We throw into the ordinary and the electronic refuse bin the advertising massages that reach us, without opening them, and whoever does open them scarcely remembers anything of them. It is difficult for them to remain in the memory because they are not co-ordinated or connected. Being difficult to remember makes them prisoners of the refuse bin, always. This gives us a marginalized and distorted image of the world.

We will follow up on the television screen what modern technology has helped to convey to us, by direct transmission: a battle here, a coup d etat there, a famine in the south and a flood in the north, an earthquake that hits the east, and a fire that destroys in the west. The final outcome is that thinking about all that does not take place logically. The second event wipes out the effect of the first event, the images of the third event wipe out whatever the viewer has seen before, and the filmed report on the fourth event covers over what came in that context. If a nuclear accident in the past makes us question the usefulness of nuclear programs, today we will be content with following up the news of the black clouds resulting from this nuclear chaos, until a fresh news item comes. And so they go on hand in hand the flood of information with the culture of forgetfulness, and nausea.

This copious information only provides a blind life and dumb facts without roots which remain firmly in consciousness or memory. But what is more dangerous in this deluge of information, as it comes from the technological bluff , is that it makes us compulsive consumers, and it is not enough here to repeat the condemnation of the consumer society.

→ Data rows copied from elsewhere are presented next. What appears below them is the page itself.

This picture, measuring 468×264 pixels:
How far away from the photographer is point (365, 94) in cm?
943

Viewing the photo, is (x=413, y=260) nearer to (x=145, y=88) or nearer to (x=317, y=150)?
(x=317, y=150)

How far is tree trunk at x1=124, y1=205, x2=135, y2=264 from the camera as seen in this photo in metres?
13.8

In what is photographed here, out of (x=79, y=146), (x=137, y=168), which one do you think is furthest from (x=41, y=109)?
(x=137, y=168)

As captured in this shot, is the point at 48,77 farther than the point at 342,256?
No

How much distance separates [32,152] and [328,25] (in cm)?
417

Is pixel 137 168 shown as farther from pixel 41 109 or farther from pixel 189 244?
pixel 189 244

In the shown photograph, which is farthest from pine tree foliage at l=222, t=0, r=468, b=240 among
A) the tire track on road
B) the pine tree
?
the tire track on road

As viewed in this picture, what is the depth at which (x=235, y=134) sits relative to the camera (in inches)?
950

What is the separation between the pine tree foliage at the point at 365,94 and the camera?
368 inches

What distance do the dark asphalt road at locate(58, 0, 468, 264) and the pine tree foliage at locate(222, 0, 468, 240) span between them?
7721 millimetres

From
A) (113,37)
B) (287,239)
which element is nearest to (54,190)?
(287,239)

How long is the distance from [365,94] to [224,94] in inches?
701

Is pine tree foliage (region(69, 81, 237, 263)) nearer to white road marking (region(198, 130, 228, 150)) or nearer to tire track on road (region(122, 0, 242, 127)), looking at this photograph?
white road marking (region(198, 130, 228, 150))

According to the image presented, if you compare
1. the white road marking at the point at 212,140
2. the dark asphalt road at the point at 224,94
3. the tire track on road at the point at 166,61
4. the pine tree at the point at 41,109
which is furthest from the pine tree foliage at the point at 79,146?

The fact is that there is no information through television, rather it is television only. Facts and events only become news if television reports them. It happens that a certain event and the news of a particular area arouse our enthusiasm for several successive weeks, and the same pictures are shown to us time and again. We get excited about what is happening to our people in Palestine, or our brothers in Somalia, Iraq and Algeria, but that disappears, and the curtain of forgetfulness is lowered on it, for other pictures and other news to replace it. Pictures erase pictures, pictures of the good and pictures of the bad. The television has to change them so that it does not become boring. The importance of a question ends when the television stops dealing with it. The television does not broadcast information, information broadcasts the television. We are successful in the role of consumer, and even our children who are following the television only find entertaining programs on it full of violence and excitement in all its forms, the material and direct, and the concealed and malignant. They turn away from it in distaste if suddenly a program with an educational touch appears.

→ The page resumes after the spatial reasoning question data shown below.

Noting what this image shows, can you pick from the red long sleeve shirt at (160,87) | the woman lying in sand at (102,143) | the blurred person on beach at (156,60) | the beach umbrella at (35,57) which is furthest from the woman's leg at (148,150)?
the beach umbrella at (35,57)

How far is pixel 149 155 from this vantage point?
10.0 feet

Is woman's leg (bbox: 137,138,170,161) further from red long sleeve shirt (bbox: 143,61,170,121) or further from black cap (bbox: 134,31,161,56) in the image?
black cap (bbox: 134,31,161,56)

The fact is that when we become consumers of information and this is what is happening we become incapable of being decision-makers. The inhabitants of remote areas or suburbs are compelled to use cars. The consumer has lost any authority to choose or take a decision. He is surrounded by rivers of information, under his feet are oceans of data, and technology does not stop live and direct transmission of this information.

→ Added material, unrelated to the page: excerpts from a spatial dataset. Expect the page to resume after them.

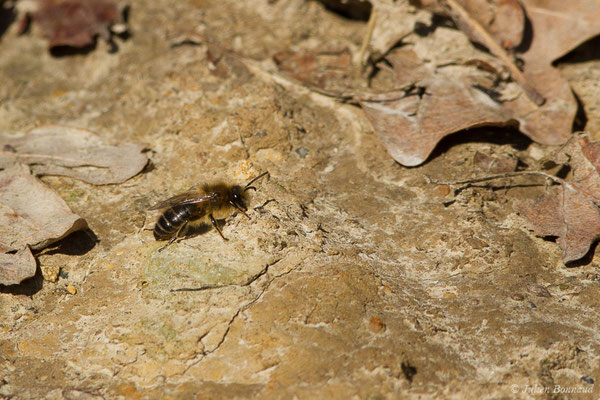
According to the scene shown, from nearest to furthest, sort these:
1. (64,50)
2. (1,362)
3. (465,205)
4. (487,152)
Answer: (1,362), (465,205), (487,152), (64,50)

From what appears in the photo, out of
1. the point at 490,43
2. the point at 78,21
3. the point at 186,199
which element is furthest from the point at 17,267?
the point at 490,43

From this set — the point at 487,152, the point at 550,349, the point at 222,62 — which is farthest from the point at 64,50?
the point at 550,349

Information is drowning the consumer, until he finds that the only straw of salvation is to respond to some of it. And no sooner is it apparent that his choice was a mistake than a new technological need and futility emerges. The fact is that technology has given us a great deal, but it has taken away from us the initiative to think of our own needs and priorities. With it we have lost tranquility and security, and maybe satisfaction. If we do not have a method to deal with that, we will be mere victims of the technological bluff.

But if the rejection of technology is a deception, the greatest deception is to believe that by consuming it we have come to possess it.